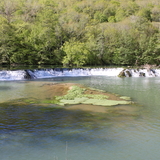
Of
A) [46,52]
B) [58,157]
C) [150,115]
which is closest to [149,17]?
[46,52]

* _What to work on_
Rewrite the material above with "nearest" in place of "closest", changing nothing else, and leave out the pictures.

* _Expected output_
Of
A) [46,52]
B) [58,157]
C) [150,115]
which is nearest to [149,17]?
[46,52]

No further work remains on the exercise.